Tarafların aile nüfus tablosu, şahit beyanları, gerekli evraklar gelip dosya tamamlandığında, hakim için aydınlatılması gereken herhangi bir konu kalmadığında hakim kararını verir; ya davayı kabul eder ya da reddeder.
Anlaşmalı boşanma nedir?
Anlaşmalı boşanma için tarafların en az bir yıl evli kalmış olması gerekir. Bundaki temel amaç, hakim aile hukukunu korumak zorunda olduğu için, insanları biraz daha düşünmeye sevk etmektir.
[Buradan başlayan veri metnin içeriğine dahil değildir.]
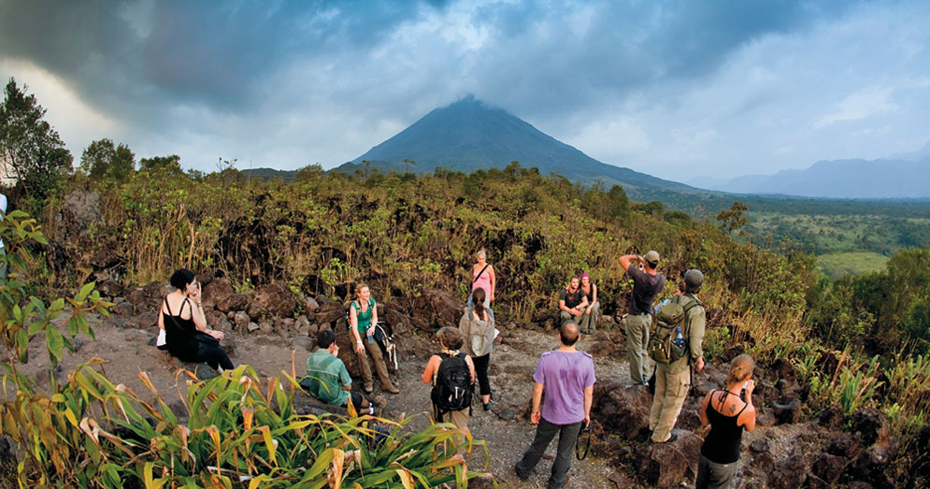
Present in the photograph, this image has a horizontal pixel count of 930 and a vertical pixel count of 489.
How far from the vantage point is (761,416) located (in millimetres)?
5660

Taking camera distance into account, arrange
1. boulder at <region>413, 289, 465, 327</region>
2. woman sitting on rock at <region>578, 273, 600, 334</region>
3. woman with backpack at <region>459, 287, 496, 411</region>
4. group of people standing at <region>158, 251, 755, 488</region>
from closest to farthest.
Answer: group of people standing at <region>158, 251, 755, 488</region>
woman with backpack at <region>459, 287, 496, 411</region>
woman sitting on rock at <region>578, 273, 600, 334</region>
boulder at <region>413, 289, 465, 327</region>

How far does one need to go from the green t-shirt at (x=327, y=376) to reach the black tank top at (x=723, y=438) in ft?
10.2

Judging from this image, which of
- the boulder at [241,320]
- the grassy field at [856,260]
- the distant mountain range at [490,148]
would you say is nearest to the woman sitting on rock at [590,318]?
the boulder at [241,320]

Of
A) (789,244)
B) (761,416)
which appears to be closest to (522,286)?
(761,416)

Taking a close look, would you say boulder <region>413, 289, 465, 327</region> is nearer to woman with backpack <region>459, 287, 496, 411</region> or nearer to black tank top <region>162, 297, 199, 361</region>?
woman with backpack <region>459, 287, 496, 411</region>

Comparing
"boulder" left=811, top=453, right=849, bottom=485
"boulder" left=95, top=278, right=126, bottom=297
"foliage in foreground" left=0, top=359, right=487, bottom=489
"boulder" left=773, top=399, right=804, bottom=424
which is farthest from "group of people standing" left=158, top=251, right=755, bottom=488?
"boulder" left=95, top=278, right=126, bottom=297

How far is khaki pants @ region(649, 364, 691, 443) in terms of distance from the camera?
475cm

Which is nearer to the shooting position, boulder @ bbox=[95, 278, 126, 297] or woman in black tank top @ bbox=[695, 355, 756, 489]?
woman in black tank top @ bbox=[695, 355, 756, 489]

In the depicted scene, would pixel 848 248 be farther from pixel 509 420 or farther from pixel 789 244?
pixel 509 420

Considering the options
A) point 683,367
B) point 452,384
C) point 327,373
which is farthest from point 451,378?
point 683,367

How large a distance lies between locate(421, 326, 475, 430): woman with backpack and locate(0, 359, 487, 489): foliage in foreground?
92 centimetres

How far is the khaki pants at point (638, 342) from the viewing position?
586 cm

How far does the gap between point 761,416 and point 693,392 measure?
0.71 metres

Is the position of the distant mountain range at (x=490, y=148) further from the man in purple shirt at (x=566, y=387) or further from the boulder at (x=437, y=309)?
the man in purple shirt at (x=566, y=387)
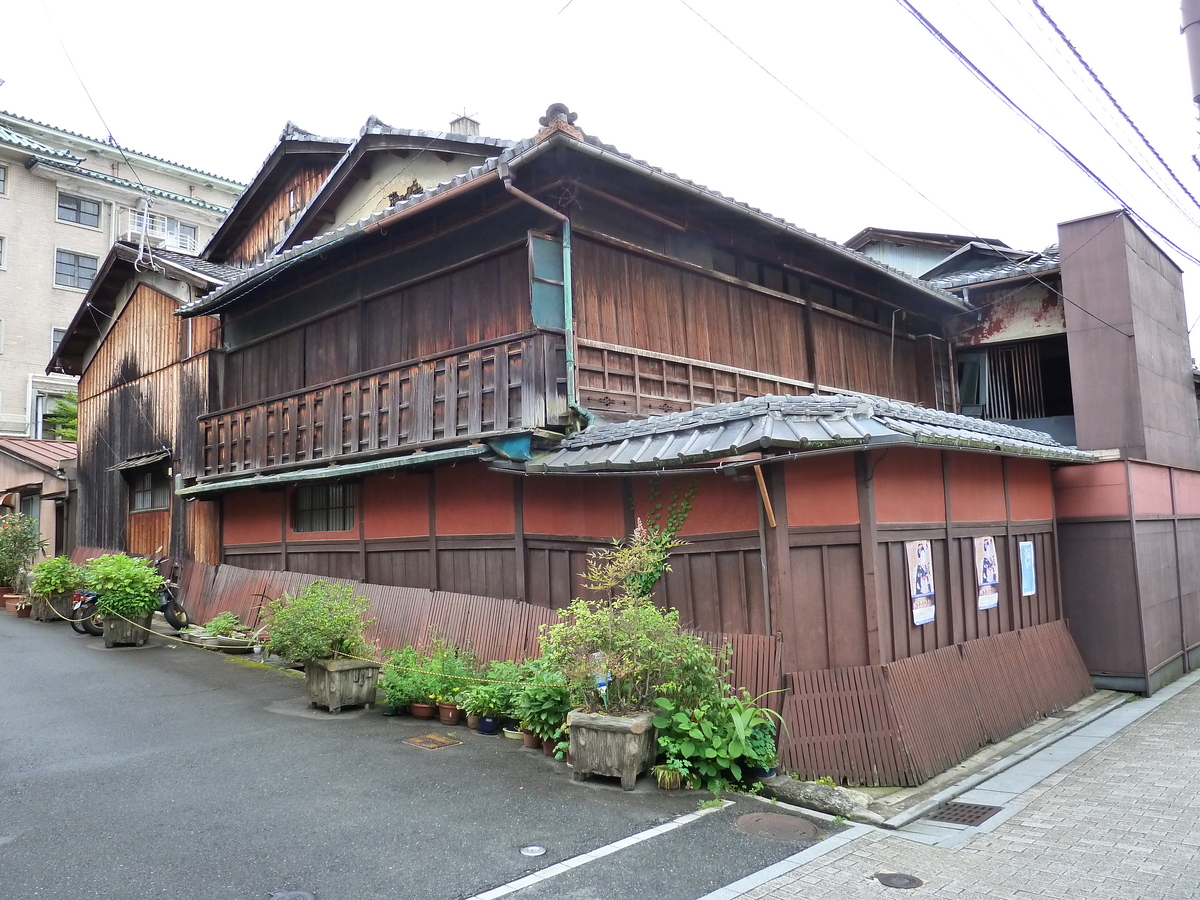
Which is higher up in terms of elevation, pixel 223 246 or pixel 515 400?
pixel 223 246

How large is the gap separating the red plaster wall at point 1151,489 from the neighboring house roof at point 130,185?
108 ft

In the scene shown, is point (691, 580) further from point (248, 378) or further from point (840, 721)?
point (248, 378)

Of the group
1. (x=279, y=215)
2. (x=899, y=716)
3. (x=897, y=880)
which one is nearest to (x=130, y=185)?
(x=279, y=215)

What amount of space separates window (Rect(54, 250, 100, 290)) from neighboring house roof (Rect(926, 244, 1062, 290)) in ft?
106

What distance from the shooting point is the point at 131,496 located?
67.1 ft

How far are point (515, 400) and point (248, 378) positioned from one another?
29.0 ft

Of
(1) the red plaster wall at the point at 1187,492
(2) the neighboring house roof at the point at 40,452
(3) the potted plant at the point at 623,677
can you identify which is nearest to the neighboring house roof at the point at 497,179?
(1) the red plaster wall at the point at 1187,492

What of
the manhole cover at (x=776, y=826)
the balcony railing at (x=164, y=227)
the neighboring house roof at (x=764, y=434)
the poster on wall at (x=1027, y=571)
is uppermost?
the balcony railing at (x=164, y=227)

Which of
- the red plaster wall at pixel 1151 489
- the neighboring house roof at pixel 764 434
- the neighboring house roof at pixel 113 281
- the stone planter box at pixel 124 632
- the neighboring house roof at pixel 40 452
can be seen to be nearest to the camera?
the neighboring house roof at pixel 764 434

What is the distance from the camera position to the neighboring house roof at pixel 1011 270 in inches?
607

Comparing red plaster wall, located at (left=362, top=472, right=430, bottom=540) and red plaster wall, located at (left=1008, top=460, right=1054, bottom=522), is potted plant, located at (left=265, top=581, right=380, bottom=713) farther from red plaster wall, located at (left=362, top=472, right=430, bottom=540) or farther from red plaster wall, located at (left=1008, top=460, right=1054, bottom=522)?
red plaster wall, located at (left=1008, top=460, right=1054, bottom=522)

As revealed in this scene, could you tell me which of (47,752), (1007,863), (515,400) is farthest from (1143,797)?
(47,752)

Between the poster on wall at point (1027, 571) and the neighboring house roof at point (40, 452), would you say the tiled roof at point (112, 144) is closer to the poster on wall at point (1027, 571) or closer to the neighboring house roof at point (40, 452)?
the neighboring house roof at point (40, 452)

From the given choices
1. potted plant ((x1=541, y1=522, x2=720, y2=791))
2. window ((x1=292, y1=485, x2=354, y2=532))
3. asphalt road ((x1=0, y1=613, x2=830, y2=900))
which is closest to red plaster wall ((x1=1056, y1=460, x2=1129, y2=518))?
potted plant ((x1=541, y1=522, x2=720, y2=791))
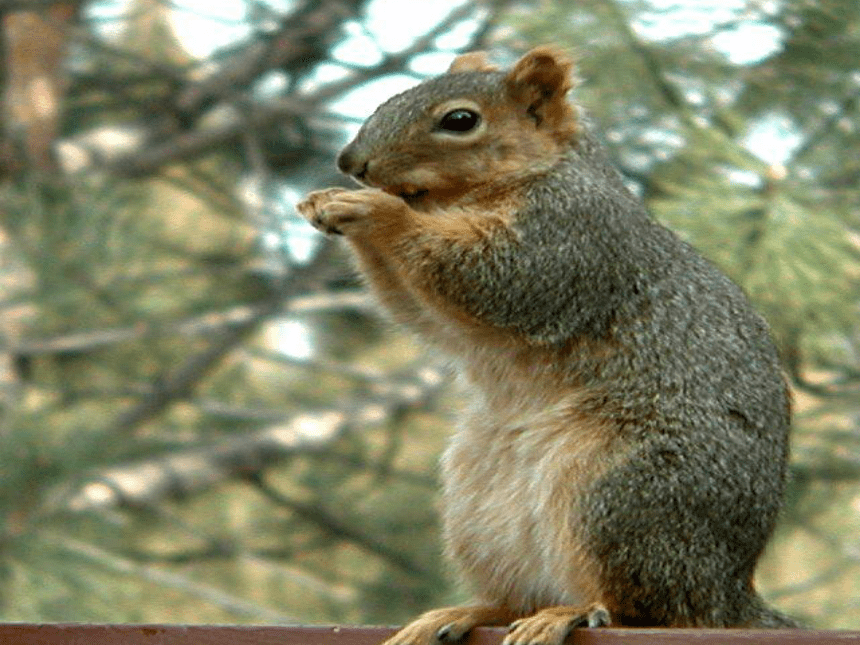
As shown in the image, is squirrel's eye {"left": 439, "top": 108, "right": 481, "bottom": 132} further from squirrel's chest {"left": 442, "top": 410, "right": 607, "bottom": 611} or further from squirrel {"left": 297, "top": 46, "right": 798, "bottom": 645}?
squirrel's chest {"left": 442, "top": 410, "right": 607, "bottom": 611}

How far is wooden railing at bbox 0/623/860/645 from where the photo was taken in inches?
42.8

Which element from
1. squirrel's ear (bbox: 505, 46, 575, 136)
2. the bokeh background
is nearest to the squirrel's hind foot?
squirrel's ear (bbox: 505, 46, 575, 136)

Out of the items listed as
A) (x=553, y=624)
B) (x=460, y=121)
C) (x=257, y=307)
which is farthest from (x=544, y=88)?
(x=257, y=307)

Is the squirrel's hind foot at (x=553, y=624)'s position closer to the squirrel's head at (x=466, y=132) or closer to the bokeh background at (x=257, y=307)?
the squirrel's head at (x=466, y=132)

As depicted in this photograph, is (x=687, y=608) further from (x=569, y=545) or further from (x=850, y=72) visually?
(x=850, y=72)

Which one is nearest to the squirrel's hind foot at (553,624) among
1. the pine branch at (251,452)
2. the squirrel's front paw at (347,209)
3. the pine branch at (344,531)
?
the squirrel's front paw at (347,209)

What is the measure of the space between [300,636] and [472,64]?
0.79m

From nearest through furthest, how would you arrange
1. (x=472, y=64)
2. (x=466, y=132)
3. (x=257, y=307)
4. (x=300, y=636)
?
(x=300, y=636), (x=466, y=132), (x=472, y=64), (x=257, y=307)

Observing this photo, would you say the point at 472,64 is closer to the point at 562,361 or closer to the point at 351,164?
the point at 351,164

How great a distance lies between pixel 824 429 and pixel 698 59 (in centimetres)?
87

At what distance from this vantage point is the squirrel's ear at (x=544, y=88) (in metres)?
1.69

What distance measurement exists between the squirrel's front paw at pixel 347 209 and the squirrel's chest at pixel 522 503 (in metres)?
0.20

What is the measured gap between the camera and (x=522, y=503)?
4.94ft

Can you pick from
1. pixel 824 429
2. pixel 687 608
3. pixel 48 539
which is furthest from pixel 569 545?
pixel 48 539
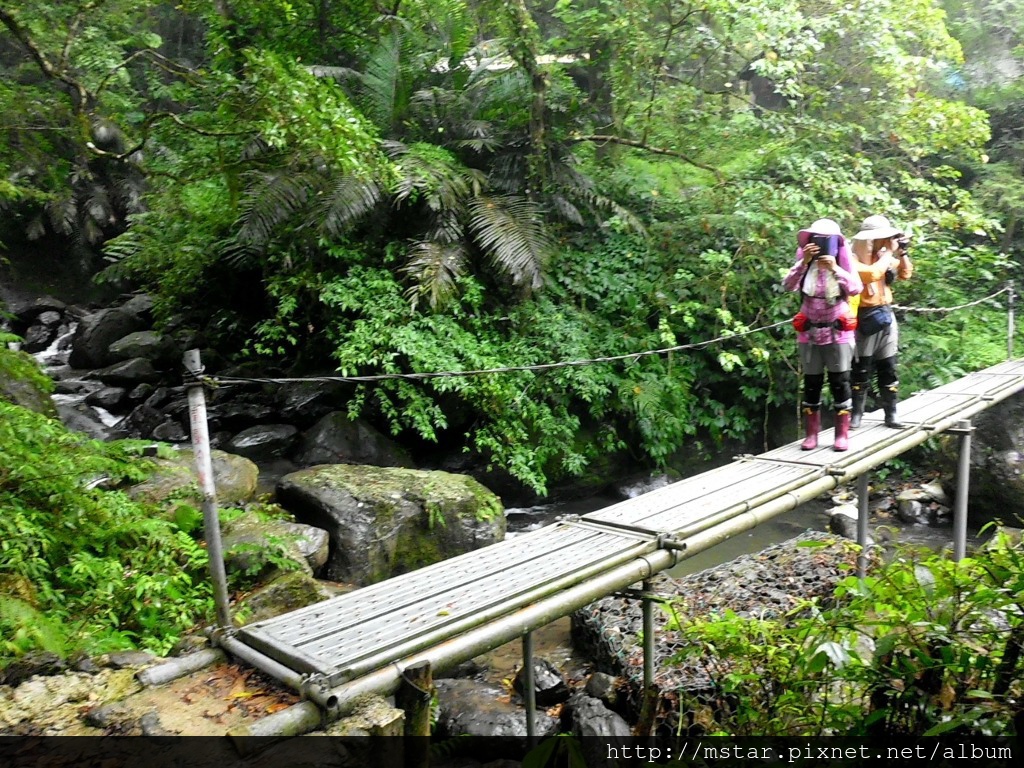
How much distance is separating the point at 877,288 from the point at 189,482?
18.0ft

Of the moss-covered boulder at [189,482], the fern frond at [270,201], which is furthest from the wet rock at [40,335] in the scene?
the moss-covered boulder at [189,482]

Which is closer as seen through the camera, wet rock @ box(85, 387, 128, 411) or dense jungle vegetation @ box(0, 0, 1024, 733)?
dense jungle vegetation @ box(0, 0, 1024, 733)

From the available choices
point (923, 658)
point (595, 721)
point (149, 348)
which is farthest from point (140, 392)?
point (923, 658)

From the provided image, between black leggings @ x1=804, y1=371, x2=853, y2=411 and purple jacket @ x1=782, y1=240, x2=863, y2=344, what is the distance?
28 centimetres

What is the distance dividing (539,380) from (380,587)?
16.4ft

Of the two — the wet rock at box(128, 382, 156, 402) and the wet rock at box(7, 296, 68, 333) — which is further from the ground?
the wet rock at box(7, 296, 68, 333)

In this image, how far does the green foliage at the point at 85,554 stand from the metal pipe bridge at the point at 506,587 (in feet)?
4.38

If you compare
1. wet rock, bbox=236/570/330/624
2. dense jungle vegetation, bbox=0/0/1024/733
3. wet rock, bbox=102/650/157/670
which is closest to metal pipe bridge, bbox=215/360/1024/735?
wet rock, bbox=102/650/157/670

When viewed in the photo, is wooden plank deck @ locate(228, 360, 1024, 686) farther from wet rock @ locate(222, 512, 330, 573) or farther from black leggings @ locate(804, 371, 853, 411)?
wet rock @ locate(222, 512, 330, 573)

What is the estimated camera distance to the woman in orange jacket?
5219mm

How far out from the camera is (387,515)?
19.1ft

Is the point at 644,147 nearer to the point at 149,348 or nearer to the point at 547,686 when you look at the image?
the point at 547,686

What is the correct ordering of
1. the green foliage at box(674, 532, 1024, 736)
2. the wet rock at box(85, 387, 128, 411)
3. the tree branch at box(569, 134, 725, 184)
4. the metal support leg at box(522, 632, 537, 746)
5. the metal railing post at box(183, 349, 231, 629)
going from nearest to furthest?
the green foliage at box(674, 532, 1024, 736) < the metal railing post at box(183, 349, 231, 629) < the metal support leg at box(522, 632, 537, 746) < the tree branch at box(569, 134, 725, 184) < the wet rock at box(85, 387, 128, 411)

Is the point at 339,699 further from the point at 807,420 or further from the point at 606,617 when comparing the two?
the point at 807,420
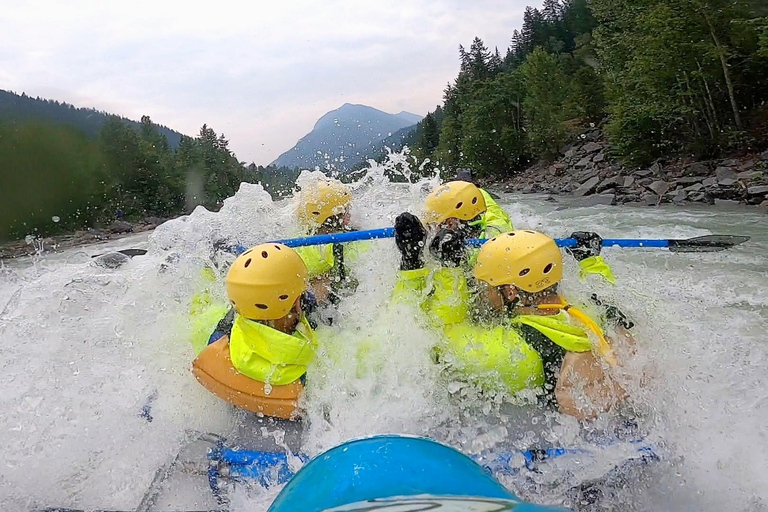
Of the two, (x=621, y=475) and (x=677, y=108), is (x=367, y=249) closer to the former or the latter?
(x=621, y=475)

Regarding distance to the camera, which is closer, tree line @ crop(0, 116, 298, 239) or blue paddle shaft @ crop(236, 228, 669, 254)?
blue paddle shaft @ crop(236, 228, 669, 254)

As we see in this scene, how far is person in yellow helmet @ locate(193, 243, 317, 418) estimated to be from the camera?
3.46 m

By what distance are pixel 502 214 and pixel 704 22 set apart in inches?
773

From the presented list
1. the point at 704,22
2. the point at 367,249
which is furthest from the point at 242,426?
the point at 704,22

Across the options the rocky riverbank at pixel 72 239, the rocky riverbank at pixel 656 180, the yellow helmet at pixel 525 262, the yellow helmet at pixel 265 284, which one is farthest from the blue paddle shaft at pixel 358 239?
the rocky riverbank at pixel 72 239

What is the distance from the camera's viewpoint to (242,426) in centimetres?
365

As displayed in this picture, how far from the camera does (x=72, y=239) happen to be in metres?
31.5

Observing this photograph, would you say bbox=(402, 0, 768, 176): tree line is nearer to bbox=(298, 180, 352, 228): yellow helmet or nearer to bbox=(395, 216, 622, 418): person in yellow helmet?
bbox=(298, 180, 352, 228): yellow helmet

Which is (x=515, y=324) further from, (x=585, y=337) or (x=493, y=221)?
(x=493, y=221)

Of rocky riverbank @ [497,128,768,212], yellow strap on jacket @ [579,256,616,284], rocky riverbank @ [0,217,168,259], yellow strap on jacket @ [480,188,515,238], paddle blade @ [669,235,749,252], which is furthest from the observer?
rocky riverbank @ [0,217,168,259]

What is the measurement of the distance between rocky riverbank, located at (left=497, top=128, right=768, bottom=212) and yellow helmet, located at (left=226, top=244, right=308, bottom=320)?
15595 millimetres

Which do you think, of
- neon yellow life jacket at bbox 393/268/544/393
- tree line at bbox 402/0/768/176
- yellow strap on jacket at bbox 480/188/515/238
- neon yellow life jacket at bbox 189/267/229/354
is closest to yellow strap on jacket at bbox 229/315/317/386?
neon yellow life jacket at bbox 189/267/229/354

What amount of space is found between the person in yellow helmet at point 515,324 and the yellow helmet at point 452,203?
4.04 feet

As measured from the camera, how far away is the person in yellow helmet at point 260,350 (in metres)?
3.46
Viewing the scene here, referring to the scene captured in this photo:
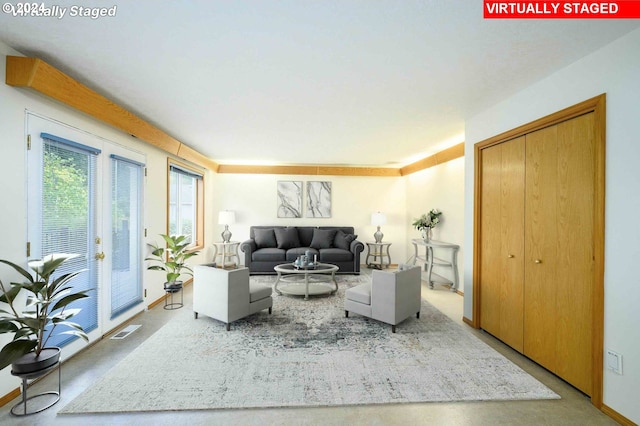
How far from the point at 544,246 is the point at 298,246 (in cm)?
470

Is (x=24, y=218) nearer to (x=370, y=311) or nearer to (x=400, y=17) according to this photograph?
(x=400, y=17)

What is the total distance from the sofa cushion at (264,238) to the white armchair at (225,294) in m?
2.85

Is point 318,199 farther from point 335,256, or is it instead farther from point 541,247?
point 541,247

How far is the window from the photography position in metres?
5.11

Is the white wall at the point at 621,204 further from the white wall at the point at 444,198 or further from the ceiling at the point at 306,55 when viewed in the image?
the white wall at the point at 444,198

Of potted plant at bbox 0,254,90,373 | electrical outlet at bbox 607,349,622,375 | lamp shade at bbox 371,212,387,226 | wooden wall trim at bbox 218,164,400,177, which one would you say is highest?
wooden wall trim at bbox 218,164,400,177

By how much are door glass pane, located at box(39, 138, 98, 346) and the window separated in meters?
1.85

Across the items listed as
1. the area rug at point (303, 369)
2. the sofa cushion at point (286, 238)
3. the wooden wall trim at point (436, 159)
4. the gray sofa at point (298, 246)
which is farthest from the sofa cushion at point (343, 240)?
the area rug at point (303, 369)

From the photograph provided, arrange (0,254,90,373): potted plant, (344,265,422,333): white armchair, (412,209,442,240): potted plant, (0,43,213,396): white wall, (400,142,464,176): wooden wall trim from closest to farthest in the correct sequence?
(0,254,90,373): potted plant, (0,43,213,396): white wall, (344,265,422,333): white armchair, (400,142,464,176): wooden wall trim, (412,209,442,240): potted plant

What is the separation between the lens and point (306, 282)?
169 inches

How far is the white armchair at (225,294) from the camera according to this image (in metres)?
3.14

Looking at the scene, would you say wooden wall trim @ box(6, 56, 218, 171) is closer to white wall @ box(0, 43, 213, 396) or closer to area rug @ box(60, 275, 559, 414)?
white wall @ box(0, 43, 213, 396)

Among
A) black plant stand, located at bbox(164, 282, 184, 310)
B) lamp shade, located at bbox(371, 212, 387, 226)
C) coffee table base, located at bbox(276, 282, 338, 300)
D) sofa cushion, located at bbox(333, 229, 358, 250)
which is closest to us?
black plant stand, located at bbox(164, 282, 184, 310)

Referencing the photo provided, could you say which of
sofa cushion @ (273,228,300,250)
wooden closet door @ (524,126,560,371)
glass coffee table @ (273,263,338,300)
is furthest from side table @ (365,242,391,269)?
wooden closet door @ (524,126,560,371)
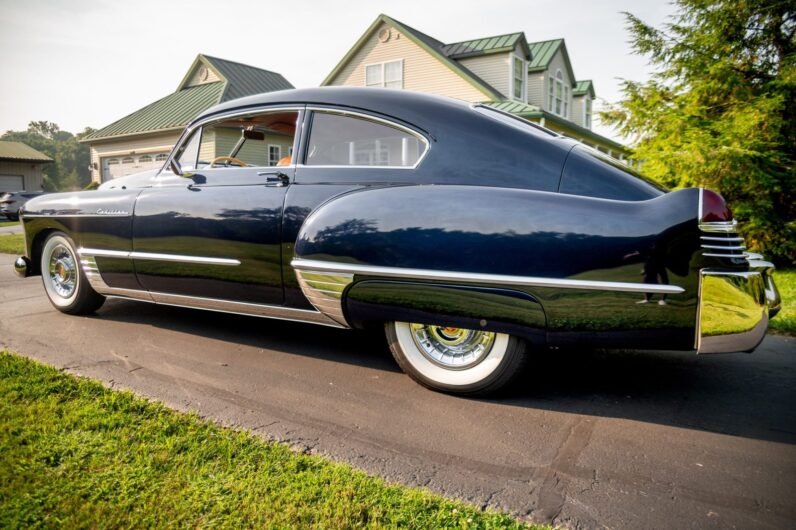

Anlaşmalı boşanma için aile mahkemesine müracat ettiğiniz takdirde mahkeme size bir gün verir. Hakim iki tarafı da orada görmek durumundadır. Diğer tür davalarda görmek zorunda değil, vekille de temsil edilebilirsiniz. Hakim o şahsın iradesinin gerçekten boşanma yönünde olup olmadığını tespit etmek ister. Kişi, kendi rızasıyla mı, yoksa zorlama ile mi davayı açıyor, hakim görmek ister. Hakim ikna olmazsa davayı reddedebilir.
Ama anlaşmalı boşanma davalarını, artık Türk halkının sosyal ve kültürel pozisyonu da yükseldiği için, çok uzatmadan, aklı başında insanlara sunulmuş bir kolaylık olarak ele alıyor kanun.